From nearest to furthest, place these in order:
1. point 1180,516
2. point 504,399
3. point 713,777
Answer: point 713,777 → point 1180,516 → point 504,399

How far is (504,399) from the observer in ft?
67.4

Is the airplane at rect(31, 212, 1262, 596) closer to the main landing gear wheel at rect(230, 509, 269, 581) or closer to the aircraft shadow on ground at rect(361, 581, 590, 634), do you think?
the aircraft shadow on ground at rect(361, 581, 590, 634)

+--

PROMPT ->
Rewrite all of the items above, putting "viewer" wherever "observer" appears and leaving everything else unchanged.

EXERCISE ANSWER ->
From nearest to furthest, place these in order:
1. point 1180,516
2. point 504,399
3. point 713,777
Answer: point 713,777 → point 1180,516 → point 504,399

How far is (504,399) from the viewer in ft?
67.4

Is the airplane at rect(31, 212, 1262, 596) closer to the main landing gear wheel at rect(230, 509, 269, 581) or closer to the aircraft shadow on ground at rect(361, 581, 590, 634), do you think?
the aircraft shadow on ground at rect(361, 581, 590, 634)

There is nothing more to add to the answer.